- Goal -
Rewrite the material from the line containing "What is the span" through the end of the material, putting "viewer" wherever "camera" appears and leaving everything else unchanged.

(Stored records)
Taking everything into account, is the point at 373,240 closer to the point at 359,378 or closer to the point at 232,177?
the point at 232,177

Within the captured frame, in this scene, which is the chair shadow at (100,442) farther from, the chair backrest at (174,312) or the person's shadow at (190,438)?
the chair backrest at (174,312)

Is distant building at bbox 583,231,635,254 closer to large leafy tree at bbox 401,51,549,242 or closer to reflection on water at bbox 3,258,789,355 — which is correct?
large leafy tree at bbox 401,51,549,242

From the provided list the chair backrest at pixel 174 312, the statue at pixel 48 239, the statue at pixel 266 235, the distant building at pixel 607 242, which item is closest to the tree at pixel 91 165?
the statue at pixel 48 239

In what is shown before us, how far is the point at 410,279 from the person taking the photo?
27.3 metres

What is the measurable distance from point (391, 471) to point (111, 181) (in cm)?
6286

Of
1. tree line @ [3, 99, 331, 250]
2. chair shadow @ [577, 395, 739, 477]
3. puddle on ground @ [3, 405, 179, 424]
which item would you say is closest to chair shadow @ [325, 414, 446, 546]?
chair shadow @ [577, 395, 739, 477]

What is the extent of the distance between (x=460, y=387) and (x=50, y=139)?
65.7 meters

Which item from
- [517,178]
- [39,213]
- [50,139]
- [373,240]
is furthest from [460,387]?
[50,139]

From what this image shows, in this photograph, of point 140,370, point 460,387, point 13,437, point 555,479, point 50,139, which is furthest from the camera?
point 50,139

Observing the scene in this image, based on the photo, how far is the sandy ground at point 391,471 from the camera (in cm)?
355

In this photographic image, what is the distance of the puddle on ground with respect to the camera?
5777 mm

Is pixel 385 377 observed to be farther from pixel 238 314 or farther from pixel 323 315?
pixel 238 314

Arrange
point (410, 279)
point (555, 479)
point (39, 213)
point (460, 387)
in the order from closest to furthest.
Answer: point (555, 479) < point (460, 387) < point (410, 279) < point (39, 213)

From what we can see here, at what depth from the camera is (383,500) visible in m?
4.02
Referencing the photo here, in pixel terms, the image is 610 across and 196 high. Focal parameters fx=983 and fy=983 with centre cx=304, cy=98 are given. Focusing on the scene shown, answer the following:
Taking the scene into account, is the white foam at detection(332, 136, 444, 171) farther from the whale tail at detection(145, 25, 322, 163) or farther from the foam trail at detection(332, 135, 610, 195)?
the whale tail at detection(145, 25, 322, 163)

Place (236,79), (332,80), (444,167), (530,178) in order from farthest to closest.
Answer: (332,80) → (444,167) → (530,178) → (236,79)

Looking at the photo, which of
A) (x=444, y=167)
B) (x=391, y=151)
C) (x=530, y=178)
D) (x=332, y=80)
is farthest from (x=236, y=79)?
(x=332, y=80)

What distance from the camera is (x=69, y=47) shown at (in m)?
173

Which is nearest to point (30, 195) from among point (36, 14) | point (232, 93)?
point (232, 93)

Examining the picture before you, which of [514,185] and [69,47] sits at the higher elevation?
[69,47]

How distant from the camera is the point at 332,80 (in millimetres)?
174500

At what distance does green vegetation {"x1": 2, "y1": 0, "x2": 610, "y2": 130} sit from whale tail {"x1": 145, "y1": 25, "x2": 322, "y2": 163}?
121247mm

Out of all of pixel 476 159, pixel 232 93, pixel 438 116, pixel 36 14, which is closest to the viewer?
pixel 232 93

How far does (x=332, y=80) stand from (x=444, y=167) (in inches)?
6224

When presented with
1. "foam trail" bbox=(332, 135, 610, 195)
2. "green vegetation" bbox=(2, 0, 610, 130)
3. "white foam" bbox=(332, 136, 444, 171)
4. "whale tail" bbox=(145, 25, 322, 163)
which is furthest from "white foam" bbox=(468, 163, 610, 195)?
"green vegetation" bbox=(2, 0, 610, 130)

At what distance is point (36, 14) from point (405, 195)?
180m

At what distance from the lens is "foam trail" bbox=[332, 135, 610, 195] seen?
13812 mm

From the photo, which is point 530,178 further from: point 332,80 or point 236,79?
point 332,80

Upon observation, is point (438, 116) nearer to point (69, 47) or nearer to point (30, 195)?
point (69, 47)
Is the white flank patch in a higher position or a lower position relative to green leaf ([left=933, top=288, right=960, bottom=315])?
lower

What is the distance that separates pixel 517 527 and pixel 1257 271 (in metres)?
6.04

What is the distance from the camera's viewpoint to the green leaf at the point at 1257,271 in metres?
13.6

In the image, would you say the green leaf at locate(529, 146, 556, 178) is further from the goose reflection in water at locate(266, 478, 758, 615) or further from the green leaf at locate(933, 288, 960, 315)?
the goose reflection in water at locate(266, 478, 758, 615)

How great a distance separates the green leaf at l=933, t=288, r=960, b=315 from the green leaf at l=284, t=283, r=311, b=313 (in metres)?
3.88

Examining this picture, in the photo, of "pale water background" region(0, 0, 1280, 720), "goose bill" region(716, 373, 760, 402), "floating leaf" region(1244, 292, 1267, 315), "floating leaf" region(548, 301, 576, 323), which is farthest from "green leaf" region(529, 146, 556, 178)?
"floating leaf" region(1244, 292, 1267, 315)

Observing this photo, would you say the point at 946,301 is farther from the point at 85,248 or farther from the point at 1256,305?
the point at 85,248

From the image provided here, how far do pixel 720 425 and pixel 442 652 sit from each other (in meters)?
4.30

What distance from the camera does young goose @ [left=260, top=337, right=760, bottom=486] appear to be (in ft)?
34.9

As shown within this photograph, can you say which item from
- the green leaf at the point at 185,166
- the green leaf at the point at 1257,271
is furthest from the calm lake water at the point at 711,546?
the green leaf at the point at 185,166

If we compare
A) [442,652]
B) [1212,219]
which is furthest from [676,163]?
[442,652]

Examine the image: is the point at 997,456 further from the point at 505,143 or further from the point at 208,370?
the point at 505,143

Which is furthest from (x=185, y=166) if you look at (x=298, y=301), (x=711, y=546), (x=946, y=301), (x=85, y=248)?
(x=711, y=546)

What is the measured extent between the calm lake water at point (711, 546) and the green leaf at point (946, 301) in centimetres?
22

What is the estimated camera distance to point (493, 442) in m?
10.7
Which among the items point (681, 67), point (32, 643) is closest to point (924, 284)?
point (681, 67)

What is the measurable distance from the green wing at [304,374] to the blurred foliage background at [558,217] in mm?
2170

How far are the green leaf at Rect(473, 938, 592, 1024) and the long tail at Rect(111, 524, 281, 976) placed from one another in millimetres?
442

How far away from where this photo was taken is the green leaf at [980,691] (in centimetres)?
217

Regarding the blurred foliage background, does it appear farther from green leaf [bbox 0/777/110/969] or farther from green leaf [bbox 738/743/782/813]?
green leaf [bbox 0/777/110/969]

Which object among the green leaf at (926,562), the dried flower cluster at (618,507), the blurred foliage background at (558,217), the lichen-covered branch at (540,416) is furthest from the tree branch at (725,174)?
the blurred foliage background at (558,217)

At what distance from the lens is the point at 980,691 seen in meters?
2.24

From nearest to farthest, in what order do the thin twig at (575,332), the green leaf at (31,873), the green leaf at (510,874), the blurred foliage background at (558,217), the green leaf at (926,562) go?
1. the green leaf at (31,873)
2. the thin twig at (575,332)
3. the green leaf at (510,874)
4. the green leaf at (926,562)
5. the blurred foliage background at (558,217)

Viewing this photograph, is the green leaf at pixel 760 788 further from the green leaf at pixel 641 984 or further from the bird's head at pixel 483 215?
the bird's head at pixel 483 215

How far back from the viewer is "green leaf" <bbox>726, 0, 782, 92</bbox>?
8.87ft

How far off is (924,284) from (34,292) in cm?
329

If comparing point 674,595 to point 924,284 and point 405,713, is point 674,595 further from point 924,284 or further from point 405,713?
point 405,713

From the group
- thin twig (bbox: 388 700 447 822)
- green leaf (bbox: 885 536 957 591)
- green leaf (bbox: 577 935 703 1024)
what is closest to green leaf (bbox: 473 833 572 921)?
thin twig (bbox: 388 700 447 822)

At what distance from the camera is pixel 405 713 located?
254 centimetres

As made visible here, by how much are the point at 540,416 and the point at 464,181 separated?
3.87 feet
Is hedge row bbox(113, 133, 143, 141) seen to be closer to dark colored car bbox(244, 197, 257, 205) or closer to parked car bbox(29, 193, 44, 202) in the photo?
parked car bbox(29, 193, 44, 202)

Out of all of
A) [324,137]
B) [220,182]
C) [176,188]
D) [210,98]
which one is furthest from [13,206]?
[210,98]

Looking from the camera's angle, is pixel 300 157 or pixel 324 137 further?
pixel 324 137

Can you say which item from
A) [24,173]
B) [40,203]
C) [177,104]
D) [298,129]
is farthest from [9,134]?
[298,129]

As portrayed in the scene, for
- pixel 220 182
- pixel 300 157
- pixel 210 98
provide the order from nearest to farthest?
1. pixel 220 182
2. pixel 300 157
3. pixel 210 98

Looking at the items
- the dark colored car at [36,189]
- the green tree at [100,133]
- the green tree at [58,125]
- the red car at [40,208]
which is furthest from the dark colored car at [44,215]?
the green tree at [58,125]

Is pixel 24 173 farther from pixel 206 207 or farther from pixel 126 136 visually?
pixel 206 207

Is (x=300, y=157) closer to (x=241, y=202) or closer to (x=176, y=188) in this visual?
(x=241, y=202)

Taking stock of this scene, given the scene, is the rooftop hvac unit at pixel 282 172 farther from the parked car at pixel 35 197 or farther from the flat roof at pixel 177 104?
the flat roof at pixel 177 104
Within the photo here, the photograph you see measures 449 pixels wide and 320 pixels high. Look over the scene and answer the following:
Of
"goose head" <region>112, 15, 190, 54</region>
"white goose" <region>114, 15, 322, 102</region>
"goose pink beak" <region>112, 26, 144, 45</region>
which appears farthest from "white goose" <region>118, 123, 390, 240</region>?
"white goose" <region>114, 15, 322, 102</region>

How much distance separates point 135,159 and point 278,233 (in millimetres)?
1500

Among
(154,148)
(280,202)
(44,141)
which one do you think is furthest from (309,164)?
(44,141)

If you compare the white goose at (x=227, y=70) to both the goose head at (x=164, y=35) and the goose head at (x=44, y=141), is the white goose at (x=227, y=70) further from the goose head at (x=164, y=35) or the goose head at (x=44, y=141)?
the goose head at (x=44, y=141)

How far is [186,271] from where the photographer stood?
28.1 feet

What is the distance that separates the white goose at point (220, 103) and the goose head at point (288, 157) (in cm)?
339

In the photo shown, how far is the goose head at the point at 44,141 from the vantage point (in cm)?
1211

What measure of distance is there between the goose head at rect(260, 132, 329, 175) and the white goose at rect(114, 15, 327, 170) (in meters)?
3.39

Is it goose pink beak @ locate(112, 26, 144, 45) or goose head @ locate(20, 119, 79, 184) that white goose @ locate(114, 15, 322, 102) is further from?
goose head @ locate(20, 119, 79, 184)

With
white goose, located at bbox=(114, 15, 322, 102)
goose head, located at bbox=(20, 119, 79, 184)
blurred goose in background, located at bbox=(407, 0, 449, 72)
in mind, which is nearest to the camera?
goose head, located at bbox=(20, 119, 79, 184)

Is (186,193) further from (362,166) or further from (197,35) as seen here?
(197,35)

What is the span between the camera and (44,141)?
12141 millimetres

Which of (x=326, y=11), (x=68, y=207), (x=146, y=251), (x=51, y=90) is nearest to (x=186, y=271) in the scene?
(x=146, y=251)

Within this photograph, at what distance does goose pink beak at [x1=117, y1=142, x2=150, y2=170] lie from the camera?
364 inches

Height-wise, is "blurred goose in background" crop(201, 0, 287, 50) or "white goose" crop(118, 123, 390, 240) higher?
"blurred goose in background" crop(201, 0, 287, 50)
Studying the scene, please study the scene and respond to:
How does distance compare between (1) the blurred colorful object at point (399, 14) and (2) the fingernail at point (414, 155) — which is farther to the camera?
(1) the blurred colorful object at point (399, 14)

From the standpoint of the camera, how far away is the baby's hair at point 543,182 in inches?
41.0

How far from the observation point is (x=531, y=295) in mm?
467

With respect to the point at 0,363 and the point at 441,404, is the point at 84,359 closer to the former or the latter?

- Exercise output -
What is the span between the viewer and (44,141)?
12141 millimetres

Which of (x=326, y=11), (x=68, y=207), (x=146, y=251), (x=51, y=90) is nearest to (x=186, y=271) in the scene?
(x=146, y=251)

Within this photograph, at what distance does goose pink beak at [x1=117, y1=142, x2=150, y2=170] lie from the viewer?
364 inches

Height-wise, is "blurred goose in background" crop(201, 0, 287, 50) or "white goose" crop(118, 123, 390, 240) higher?
"blurred goose in background" crop(201, 0, 287, 50)
Studying the scene, please study the scene and respond to:
How does distance compare between (1) the blurred colorful object at point (399, 14) and (2) the fingernail at point (414, 155) — which is farther to the viewer?
(1) the blurred colorful object at point (399, 14)

From the standpoint of the viewer, how far away is the baby's hair at point 543,182 in inches?
41.0

How far from the observation point is (x=531, y=295) in mm?
467

With respect to the point at 0,363 and the point at 441,404, is the point at 84,359 closer to the former or the latter?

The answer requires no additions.